The period also signaled Girma’s increasing involvement with civil society, working for the Ethiopian Red Cross Society’s Eritrean branch, and helping establish a leprosy treatment centre in Asmera.

“He had a great negotiating skill,” says Constantinos of his work at the Red Cross. “At a time when the Ethiopian army couldn’t get into war-ravaged areas, we were making deliveries.”

He continued his engagements with civil society organizations after the fall of the Dergue, co-founding and serving as a patron of Lem Ethiopia.

The end of the Dergueera also paved the way for the position he is most recognised for, the office of the Ethiopian presidency. It all began in 2000 when he run and won a seat as an independent in the federal parliament, representing a constituency in the Oromia Regional State.

Following the end of Negasso Gidada’s first term as president, Girma was elected in 2001 by his fellow parliamentarians to succeed Negasso.

“It was the proudest and happiest occasion for him,” says Solomon.

Although largely a ceremonial position, the president represents the nation as its head of state. Girma served in that position for 12 years, stepping down in 2013, when he was succeeded by Mulatu Tehsome (PhD). He remains the only president to have served two terms under the current constitution.

Girma has had some health scares while in office. Shortly after his inauguration in 2001, he was hospitalised for a brief period. There were also rumours of his death in 2012 after he sought treatment in Saudi Arabia.

He has sleep apnea syndrome, which is related to him being overweight. His heart was also functioning with the help of a pacemaker for the past 16 years.

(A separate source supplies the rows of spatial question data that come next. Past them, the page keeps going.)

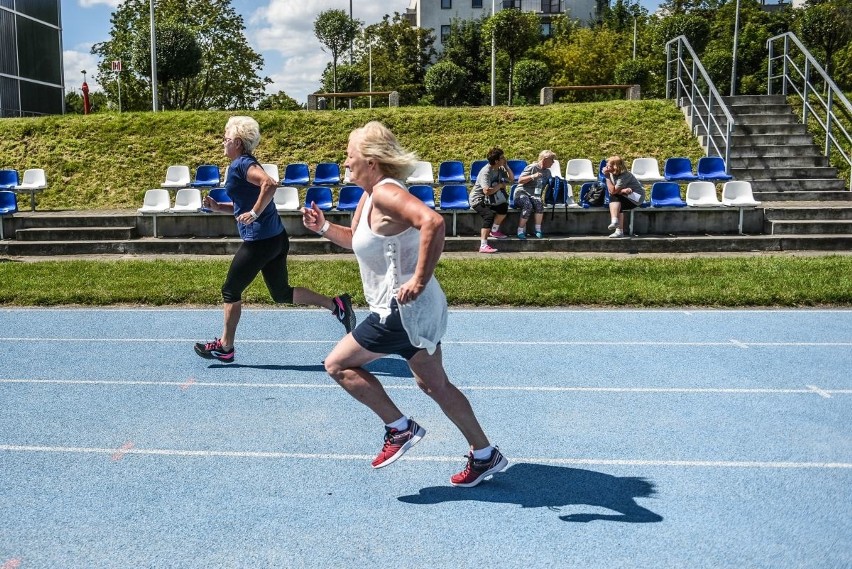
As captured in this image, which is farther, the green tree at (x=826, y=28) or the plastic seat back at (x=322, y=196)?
the green tree at (x=826, y=28)

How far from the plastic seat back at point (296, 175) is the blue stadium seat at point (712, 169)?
8.50 meters

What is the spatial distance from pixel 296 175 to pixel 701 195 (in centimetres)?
858

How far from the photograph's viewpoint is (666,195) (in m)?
16.7

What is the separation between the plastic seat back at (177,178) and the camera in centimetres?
1892

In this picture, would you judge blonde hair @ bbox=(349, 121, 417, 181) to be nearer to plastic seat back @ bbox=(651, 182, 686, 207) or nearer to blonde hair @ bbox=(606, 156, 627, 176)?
blonde hair @ bbox=(606, 156, 627, 176)

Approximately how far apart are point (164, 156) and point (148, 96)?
2809 centimetres

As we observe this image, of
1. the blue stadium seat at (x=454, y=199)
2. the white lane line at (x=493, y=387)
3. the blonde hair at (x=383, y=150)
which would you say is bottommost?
the white lane line at (x=493, y=387)

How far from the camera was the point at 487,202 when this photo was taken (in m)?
15.5

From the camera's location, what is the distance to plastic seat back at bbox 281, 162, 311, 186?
18.7m

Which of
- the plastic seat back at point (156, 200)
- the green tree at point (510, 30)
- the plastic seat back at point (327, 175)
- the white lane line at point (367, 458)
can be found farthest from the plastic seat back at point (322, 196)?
the green tree at point (510, 30)

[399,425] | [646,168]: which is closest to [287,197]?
[646,168]

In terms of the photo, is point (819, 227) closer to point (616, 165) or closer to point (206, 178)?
point (616, 165)

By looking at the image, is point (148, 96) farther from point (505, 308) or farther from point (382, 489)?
point (382, 489)

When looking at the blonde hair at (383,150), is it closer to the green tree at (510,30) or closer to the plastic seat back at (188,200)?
the plastic seat back at (188,200)
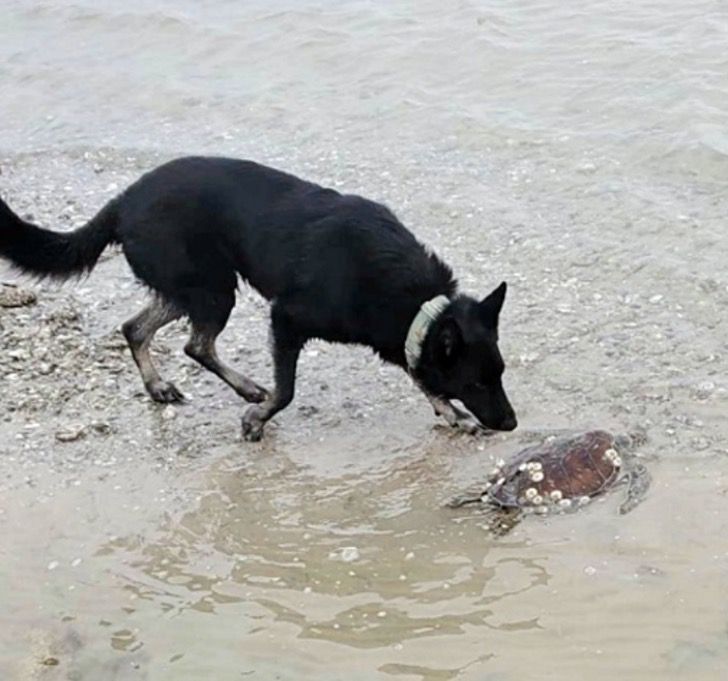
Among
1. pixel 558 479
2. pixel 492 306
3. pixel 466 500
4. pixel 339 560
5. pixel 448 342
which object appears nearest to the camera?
pixel 339 560

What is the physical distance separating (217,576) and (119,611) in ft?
1.34

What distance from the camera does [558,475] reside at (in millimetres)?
5098

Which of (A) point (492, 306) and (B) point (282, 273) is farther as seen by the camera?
(B) point (282, 273)

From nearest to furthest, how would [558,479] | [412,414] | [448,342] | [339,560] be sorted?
1. [339,560]
2. [558,479]
3. [448,342]
4. [412,414]

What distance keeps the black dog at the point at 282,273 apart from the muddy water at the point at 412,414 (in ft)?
0.85

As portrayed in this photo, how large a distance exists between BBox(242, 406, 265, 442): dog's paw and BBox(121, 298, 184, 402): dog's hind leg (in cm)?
54

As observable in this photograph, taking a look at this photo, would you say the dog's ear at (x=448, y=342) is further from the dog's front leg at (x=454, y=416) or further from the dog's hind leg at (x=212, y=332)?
the dog's hind leg at (x=212, y=332)

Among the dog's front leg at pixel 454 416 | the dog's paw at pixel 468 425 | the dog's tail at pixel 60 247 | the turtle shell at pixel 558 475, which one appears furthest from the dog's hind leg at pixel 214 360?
the turtle shell at pixel 558 475

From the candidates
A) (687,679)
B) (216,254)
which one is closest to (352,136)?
(216,254)

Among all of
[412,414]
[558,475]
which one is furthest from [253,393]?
[558,475]

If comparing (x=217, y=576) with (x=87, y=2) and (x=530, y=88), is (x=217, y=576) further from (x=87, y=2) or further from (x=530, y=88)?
(x=87, y=2)

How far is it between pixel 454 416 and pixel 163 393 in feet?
5.00

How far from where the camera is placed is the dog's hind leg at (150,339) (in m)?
6.40

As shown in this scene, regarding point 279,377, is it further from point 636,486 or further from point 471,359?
point 636,486
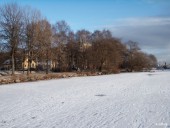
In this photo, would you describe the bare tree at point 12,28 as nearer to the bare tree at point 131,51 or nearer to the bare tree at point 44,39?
the bare tree at point 44,39

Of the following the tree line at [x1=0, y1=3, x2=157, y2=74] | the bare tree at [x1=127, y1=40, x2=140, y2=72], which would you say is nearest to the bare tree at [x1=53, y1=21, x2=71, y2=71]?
the tree line at [x1=0, y1=3, x2=157, y2=74]

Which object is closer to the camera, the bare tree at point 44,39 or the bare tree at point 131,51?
the bare tree at point 44,39

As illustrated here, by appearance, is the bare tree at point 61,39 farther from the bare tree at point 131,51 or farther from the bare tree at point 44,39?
the bare tree at point 131,51

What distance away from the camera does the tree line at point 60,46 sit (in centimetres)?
5881

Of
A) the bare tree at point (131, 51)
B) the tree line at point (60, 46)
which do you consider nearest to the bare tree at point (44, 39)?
the tree line at point (60, 46)

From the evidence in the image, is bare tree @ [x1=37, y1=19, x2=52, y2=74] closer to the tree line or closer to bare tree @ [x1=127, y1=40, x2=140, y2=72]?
the tree line

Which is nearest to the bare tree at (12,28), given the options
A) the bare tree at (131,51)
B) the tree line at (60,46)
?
the tree line at (60,46)

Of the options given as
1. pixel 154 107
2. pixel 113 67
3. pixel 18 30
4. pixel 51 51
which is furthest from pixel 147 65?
pixel 154 107

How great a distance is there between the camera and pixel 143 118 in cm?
1330

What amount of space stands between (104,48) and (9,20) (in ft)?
135

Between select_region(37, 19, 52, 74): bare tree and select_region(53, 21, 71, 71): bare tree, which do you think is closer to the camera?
select_region(37, 19, 52, 74): bare tree

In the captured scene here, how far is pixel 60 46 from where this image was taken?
7462 centimetres

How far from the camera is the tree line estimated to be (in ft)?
193

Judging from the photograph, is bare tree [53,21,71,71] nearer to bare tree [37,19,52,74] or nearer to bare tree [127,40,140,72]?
bare tree [37,19,52,74]
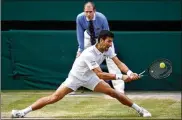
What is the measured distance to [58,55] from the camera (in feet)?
41.8

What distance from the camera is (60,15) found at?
43.1ft

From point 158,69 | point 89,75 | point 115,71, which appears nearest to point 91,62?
point 89,75

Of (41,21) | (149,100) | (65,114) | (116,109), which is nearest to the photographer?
(65,114)

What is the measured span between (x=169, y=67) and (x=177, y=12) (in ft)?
16.1

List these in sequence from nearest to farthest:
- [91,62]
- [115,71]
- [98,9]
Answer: [91,62], [115,71], [98,9]

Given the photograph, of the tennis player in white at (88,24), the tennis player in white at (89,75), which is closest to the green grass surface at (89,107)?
the tennis player in white at (89,75)

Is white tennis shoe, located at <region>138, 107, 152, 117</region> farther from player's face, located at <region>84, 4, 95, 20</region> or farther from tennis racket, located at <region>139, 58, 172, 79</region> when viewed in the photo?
player's face, located at <region>84, 4, 95, 20</region>

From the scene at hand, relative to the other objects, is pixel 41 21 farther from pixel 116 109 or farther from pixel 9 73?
pixel 116 109

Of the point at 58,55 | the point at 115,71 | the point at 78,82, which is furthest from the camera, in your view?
the point at 58,55

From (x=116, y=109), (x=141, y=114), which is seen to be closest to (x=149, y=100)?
(x=116, y=109)

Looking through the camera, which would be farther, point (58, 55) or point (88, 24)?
point (58, 55)

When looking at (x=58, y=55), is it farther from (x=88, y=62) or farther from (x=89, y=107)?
(x=88, y=62)

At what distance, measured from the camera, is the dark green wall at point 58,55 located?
12516 mm

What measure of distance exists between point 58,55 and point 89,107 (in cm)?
335
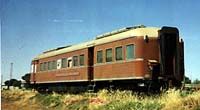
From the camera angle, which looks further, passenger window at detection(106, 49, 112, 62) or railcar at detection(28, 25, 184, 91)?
passenger window at detection(106, 49, 112, 62)

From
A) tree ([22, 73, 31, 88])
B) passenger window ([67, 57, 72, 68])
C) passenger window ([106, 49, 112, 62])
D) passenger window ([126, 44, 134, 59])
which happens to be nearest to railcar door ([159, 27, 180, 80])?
passenger window ([126, 44, 134, 59])

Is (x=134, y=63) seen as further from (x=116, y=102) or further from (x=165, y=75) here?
(x=116, y=102)

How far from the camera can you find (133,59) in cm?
1176

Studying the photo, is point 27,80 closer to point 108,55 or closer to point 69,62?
point 69,62

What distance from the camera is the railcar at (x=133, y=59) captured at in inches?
460

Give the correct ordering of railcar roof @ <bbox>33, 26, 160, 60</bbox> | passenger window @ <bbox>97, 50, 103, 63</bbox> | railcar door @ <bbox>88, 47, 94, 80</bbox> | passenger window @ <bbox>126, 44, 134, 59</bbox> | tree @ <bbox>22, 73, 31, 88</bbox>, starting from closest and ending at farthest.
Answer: passenger window @ <bbox>126, 44, 134, 59</bbox>, railcar roof @ <bbox>33, 26, 160, 60</bbox>, passenger window @ <bbox>97, 50, 103, 63</bbox>, railcar door @ <bbox>88, 47, 94, 80</bbox>, tree @ <bbox>22, 73, 31, 88</bbox>

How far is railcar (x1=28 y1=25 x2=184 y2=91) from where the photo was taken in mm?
11672

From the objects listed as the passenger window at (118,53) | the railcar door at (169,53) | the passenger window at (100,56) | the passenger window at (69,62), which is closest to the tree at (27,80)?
the passenger window at (69,62)

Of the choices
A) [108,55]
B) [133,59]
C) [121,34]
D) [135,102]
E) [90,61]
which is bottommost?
[135,102]

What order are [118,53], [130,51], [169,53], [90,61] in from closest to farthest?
[130,51]
[169,53]
[118,53]
[90,61]

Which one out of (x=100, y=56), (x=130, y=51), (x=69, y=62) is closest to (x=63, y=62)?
(x=69, y=62)

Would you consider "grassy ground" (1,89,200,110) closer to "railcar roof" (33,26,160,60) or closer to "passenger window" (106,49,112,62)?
"passenger window" (106,49,112,62)

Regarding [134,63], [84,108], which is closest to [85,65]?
[134,63]

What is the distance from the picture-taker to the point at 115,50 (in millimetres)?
12680
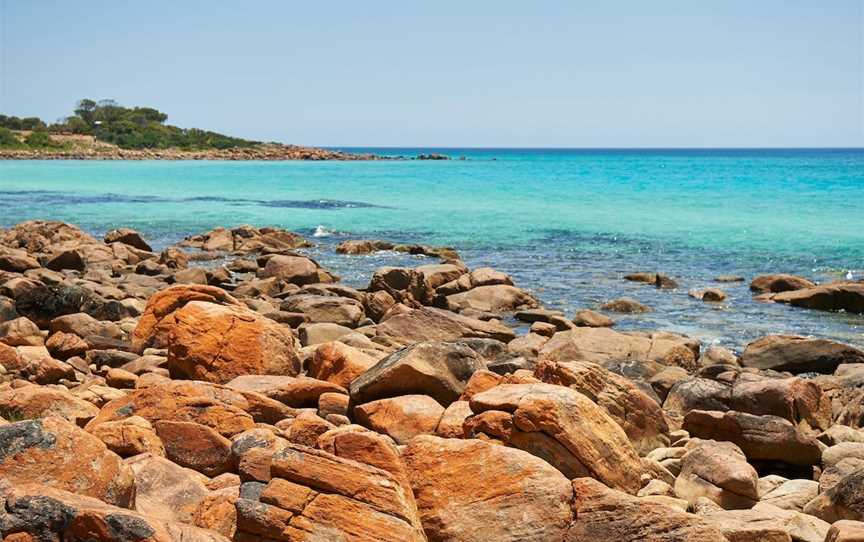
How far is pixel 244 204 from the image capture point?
56188mm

He passed away past midnight from pneumonia on December 14, 2018, after having been hospitalised for two weeks at the Nordic Medical Centre. On Tuesday, December 18, 2018, his remains were returned to his home from Hayat Hospital, where it had been kept after his death.

The next day, Wednesday, December 19, 2018, the nation honoured him with a state funeral, and a procession that began at his home in Tor Hailochto the accompaniment of police and military brass bands, and an entourage that included his family, friends, acquaintances, diplomats, public officials and citizens.

His remains were carried to Millennium Hall, where his son Solomon and the current President, Sahleworq Zewde, delivered eulogies. Girma was interned at the Holy Trinity Church with a 21-gun salute.

He is survived by three of his five children. His wife, whom he married in 1948, passed away a year and a half ago, following the death of his two other children, Hirut and Samson. Those were the saddest moments in his life, according to Solomon.

“He was more than an optimist,” Solomon said of his father. “Even under the worst of circumstances, he was a man able to see the underlying silver lining.”